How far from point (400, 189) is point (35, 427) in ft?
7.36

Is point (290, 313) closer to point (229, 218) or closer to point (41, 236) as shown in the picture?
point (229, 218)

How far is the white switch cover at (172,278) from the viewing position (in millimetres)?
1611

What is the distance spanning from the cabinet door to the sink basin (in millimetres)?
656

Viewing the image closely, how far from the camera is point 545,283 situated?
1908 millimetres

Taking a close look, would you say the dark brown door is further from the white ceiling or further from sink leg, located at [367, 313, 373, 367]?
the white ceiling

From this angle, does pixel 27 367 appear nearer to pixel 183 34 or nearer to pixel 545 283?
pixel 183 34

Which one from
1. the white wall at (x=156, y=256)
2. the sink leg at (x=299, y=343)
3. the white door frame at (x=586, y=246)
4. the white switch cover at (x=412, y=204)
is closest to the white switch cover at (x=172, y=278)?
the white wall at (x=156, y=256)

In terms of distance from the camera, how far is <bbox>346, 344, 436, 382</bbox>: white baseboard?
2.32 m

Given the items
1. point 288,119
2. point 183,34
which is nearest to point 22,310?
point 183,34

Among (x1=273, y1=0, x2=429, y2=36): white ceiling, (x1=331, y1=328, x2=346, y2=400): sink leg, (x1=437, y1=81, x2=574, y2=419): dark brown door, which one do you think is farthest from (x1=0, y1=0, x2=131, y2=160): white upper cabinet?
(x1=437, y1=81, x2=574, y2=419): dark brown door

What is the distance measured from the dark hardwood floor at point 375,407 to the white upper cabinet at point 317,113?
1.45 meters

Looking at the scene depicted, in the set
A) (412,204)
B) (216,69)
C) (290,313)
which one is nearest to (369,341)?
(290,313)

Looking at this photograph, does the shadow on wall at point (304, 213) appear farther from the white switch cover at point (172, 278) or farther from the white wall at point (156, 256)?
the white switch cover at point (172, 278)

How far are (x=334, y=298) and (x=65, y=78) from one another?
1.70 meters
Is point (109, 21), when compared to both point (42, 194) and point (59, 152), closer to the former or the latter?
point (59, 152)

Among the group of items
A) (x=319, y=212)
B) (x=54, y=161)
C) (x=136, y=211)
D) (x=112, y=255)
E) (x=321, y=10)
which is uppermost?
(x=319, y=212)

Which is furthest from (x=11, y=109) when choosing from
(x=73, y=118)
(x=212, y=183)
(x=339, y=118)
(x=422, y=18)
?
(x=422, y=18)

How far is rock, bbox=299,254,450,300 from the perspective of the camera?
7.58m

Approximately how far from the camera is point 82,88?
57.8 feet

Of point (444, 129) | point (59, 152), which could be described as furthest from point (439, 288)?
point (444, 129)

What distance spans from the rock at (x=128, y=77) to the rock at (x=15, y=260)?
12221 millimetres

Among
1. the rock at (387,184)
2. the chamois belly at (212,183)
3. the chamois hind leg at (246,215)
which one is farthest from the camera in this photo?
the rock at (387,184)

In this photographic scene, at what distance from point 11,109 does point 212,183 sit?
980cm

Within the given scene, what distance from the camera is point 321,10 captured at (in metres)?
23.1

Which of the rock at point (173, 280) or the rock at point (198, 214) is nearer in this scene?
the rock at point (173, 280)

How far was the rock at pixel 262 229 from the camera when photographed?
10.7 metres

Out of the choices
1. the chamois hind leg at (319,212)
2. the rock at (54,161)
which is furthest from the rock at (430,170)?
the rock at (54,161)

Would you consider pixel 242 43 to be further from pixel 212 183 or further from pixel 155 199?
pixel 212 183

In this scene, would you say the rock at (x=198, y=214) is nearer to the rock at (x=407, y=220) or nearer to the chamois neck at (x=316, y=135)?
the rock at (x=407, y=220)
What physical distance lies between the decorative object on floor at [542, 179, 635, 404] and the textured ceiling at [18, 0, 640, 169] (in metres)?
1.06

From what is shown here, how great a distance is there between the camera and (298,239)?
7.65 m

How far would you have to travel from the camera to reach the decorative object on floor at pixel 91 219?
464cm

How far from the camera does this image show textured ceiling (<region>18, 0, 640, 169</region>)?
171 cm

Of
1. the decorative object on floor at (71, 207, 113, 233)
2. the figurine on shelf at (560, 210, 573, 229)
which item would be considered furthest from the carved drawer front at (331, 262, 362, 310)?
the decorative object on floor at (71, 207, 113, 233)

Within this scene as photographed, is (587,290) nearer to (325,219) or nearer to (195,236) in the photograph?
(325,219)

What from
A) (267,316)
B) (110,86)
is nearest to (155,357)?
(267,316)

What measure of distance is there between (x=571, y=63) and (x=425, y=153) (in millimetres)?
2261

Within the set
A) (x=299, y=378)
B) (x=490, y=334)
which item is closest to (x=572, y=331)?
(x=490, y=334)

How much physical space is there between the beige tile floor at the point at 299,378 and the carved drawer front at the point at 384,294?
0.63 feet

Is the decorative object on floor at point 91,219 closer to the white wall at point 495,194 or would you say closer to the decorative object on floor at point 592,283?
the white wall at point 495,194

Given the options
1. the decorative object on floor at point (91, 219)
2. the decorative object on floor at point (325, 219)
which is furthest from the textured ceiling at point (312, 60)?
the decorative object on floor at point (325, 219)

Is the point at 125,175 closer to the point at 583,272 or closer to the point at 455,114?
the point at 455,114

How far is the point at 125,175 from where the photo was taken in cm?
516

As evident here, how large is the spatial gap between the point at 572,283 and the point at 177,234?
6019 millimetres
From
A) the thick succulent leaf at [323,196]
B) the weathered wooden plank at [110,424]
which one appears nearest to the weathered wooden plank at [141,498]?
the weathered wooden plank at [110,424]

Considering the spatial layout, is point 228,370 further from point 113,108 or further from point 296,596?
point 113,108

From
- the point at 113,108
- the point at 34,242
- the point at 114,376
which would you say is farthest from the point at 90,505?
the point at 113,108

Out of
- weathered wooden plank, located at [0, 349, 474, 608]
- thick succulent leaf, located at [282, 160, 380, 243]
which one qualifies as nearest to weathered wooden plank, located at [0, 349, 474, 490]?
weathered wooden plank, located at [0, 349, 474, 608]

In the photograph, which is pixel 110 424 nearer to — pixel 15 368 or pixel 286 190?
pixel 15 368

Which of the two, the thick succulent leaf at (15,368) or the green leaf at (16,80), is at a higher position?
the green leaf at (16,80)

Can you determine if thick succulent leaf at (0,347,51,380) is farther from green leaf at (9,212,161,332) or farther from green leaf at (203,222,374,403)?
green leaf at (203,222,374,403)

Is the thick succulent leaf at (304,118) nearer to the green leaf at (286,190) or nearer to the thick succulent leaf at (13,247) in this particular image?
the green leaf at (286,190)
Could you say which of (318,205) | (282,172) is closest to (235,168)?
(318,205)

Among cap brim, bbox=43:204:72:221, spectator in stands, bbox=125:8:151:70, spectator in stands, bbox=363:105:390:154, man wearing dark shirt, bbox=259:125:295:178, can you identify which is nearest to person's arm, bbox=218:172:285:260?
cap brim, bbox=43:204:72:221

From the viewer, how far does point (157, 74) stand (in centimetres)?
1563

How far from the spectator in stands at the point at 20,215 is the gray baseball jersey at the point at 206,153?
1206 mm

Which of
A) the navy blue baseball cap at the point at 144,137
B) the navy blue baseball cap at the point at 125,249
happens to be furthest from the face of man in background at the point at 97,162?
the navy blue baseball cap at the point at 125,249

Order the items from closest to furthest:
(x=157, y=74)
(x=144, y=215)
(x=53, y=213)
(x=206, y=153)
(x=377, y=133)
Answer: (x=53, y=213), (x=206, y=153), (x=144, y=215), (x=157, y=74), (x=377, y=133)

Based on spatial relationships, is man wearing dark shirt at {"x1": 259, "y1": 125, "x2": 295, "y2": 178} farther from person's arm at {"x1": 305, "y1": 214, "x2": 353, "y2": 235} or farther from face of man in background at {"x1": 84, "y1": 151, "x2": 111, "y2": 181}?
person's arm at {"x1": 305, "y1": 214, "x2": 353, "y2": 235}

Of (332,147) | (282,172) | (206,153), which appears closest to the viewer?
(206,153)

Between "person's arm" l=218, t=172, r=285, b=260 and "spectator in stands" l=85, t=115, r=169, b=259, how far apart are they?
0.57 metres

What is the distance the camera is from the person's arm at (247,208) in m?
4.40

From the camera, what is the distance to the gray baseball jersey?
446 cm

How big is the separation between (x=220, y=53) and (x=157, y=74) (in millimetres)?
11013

[Exercise objective]:
Exactly and only the lines from the line containing "Is the thick" through the last line of the entries should be copied, both ends included.

[Response]:
Is the thick succulent leaf at (304,118) nearer to the green leaf at (286,190) or nearer to the thick succulent leaf at (13,247) in this particular image?
the green leaf at (286,190)
Could you say which of (318,205) | (282,172) is closest to (235,168)?
(318,205)

Among cap brim, bbox=43:204:72:221, spectator in stands, bbox=125:8:151:70, spectator in stands, bbox=363:105:390:154, man wearing dark shirt, bbox=259:125:295:178, can you identify which is nearest to person's arm, bbox=218:172:285:260?
cap brim, bbox=43:204:72:221

From the viewer, how far does point (157, 74) stand (in centimetres)?
1563

How far from the spectator in stands at the point at 20,215 is the gray baseball jersey at the point at 206,153?
1206 mm

Which of
A) the navy blue baseball cap at the point at 144,137
B) the navy blue baseball cap at the point at 125,249
happens to be furthest from the face of man in background at the point at 97,162?
the navy blue baseball cap at the point at 125,249

Order the items from closest to furthest:
(x=157, y=74)
(x=144, y=215)
(x=53, y=213)
(x=206, y=153)
(x=377, y=133)
Answer: (x=53, y=213), (x=206, y=153), (x=144, y=215), (x=157, y=74), (x=377, y=133)

Based on spatial relationships, is man wearing dark shirt at {"x1": 259, "y1": 125, "x2": 295, "y2": 178} farther from person's arm at {"x1": 305, "y1": 214, "x2": 353, "y2": 235} or farther from face of man in background at {"x1": 84, "y1": 151, "x2": 111, "y2": 181}?
person's arm at {"x1": 305, "y1": 214, "x2": 353, "y2": 235}

Of (332,147) | (282,172) | (206,153), which appears closest to the viewer?
(206,153)

Between "person's arm" l=218, t=172, r=285, b=260 and "spectator in stands" l=85, t=115, r=169, b=259, how far apart are they?
0.57 metres

What is the distance the camera is from the person's arm at (247,208) in m?
4.40

From the camera, what is the distance to the gray baseball jersey?
446 cm

How big is the separation between (x=220, y=53) and (x=157, y=74) (in millimetres)?
11013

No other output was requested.